HomeMarch 2019Providing traceability for surgical procedures

Providing traceability for surgical procedures

Andrew Smith
Andrew Smith

The National Decontamination Tracking System in use in St. James’s Hospital, has provided traceability for surgical procedures and meant that it was now possible to know which surgical instrument sets had been used in any operating theatre, Andrew Smith, HSSU Manager, St. James’s told the meeting.

He said contamination scares were always deeply worrying for patients and their families. In July 2013, because of lack of a robust electronic tracking system, eighteen patients in Our Lady’s Hospital, Crumlin, were misidentified as being at the centre of a contamination scare over a medical scope.

In the same month, the HSE contacted up to 20 patients who were operated on using instruments which had been used on a patient who had been subsequently diagnosed at Beaumont Hospital with CJD disease.

Because Beaumont had implemented and were using the national track and trace system they were able to identify 20 patients potentially at risk.

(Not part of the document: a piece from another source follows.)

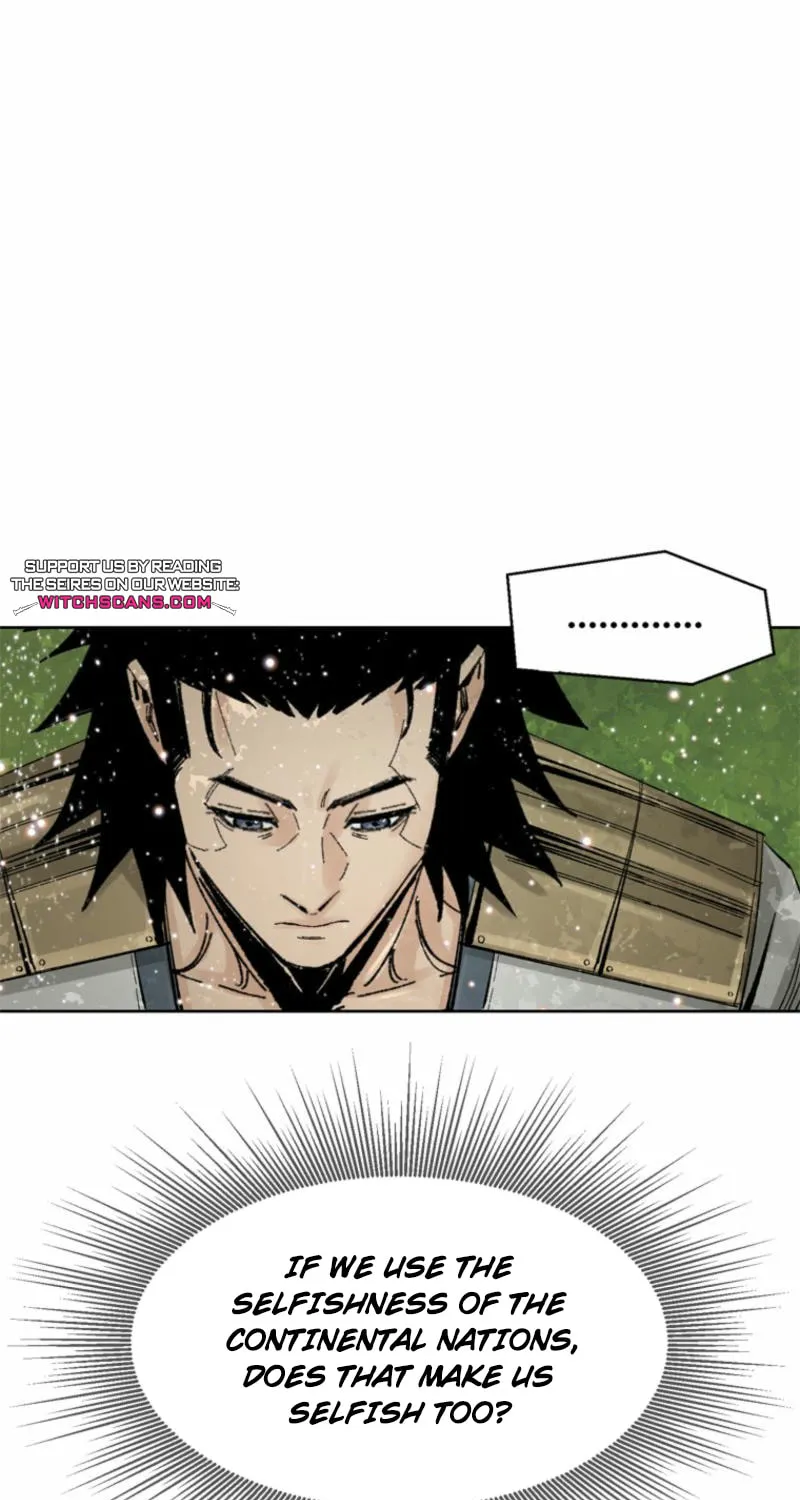 Red Storm Chapter 404 page 57 -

Mr. Smith said it was clinically imperative to have traceability for high risk procedures.
In 2007, the HSE recommended track and trace to be put in place to process Reusable Invasive Medical Devices (RIMDs) in Central Decontamination Units (CDUs). St. James’s Hospital was the first hospital to go live in 2011. Ninety per cent of hospitals in Ireland were now using this system.

“We now know what instrument is being used by which surgeon at which stage of the procedure.. We have 1,700 sets of instruments at St. James’s. But there are core number of high value sets in high demand and we only have a small number of these, so we need to get them back quickly. We used to be trying to find instruments visually in the washer/disinfectors by looking through the glass. Now with our electronic system, sets are being scanned and we know what has been scanned into which washer/disinfector and when the process will finish all via the click of a mouse on a PC.

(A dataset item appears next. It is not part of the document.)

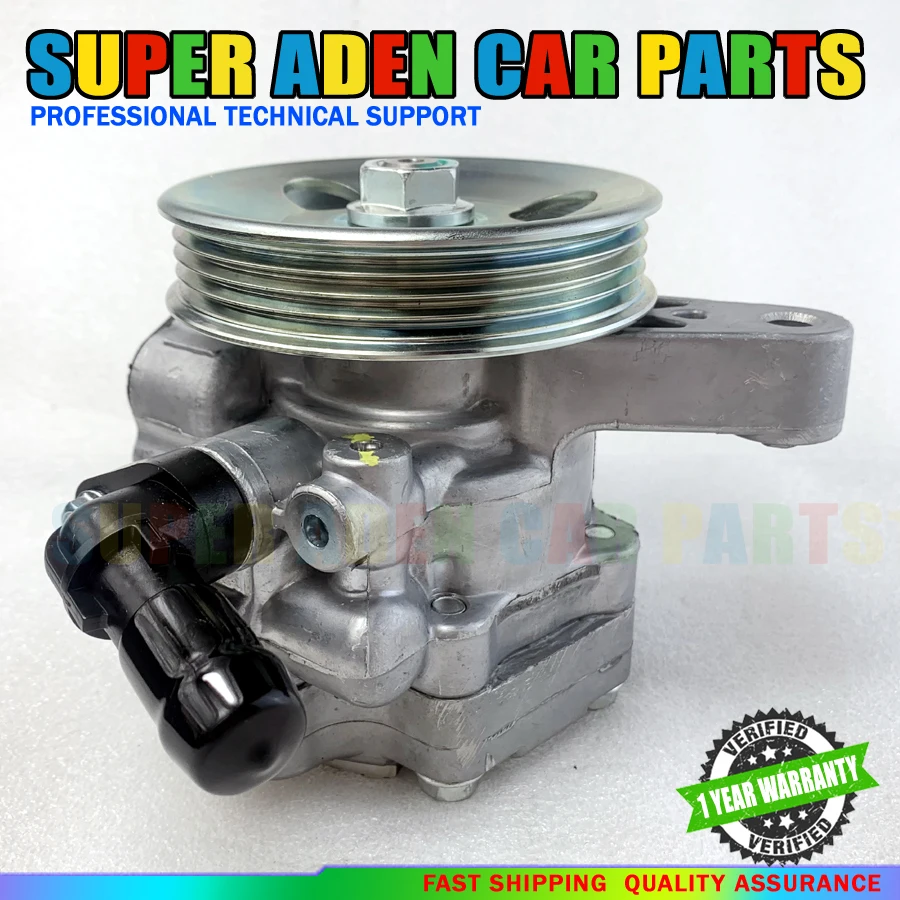 Power Steering Pump For 2001-2005 Acura EL Honda Civic 1.7L L4 21-5267 56110PLA013 56110PLA023 06561PLA505RM 96319M
Power Steering Pump For 2001-2005 Acura EL Honda Civic 1.7L L4 21-5267 56110PLA013 56110PLA023 06561PLA505RM 96319M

Between 20011 and 2018, the number of instrument sets processed within the HSSU at St James’s Hospital increased from 23,000 to over 40,000.

“We used to have paper based instrument set checklists and people had to go to a filing cabinet to find the one they needed and then go and check it off. Now every set has a GS1 standard globally unique barcode which you scan in and the set list is automatically printed. There is no need to search in a cabinet and no confusion on the document version.
“We can track in theatres against patients bar codes, we can see all instruments used on a patient in that day , we can run lots of different reports.”

Mr. Smith said that loan sets brought into hospital were a major challenge for traceability. They could come from a commercial loan set or from another hospital and often were not barcoded.

“We used to decontaminate them and send them back to the company. These loan sets might not have bar codes, so it was back to the check list and manual labels which meant a two tier level of quality assurance for the patient. The loan sets are now scanned through each stage of the decontamination process. There is no need to re-key the information which is a great time saving and we have a full audit trail.

We have also started adding GS1 barcoded “Keydots” to supplementary instruments so that individual instruments can be scanned and tracked to each patient too.
Between 20011 and 2018, the number of instrument sets processed within the HSSU at St James’s Hospital increased from 23,000 to over 40,000.

The key benefits of the national traceability solution for instrument trays and endoscopes were automatic tracking of instrument sets, it was much easier to share loan sets, the tray checklists were printed when scanned, all records were stored digitally, there was a link between the tracking system and theatre to patients on whom they were used, there was improved workflow and reporting and management of the inventory of sets.

The next steps were adding keydot barcode to all supplementary instruments, adding additional areas such as the Cath Lab and OPD which used sterile surgical sets and requesting all loan set providers to be compliant with this GS1 standard of barcoding.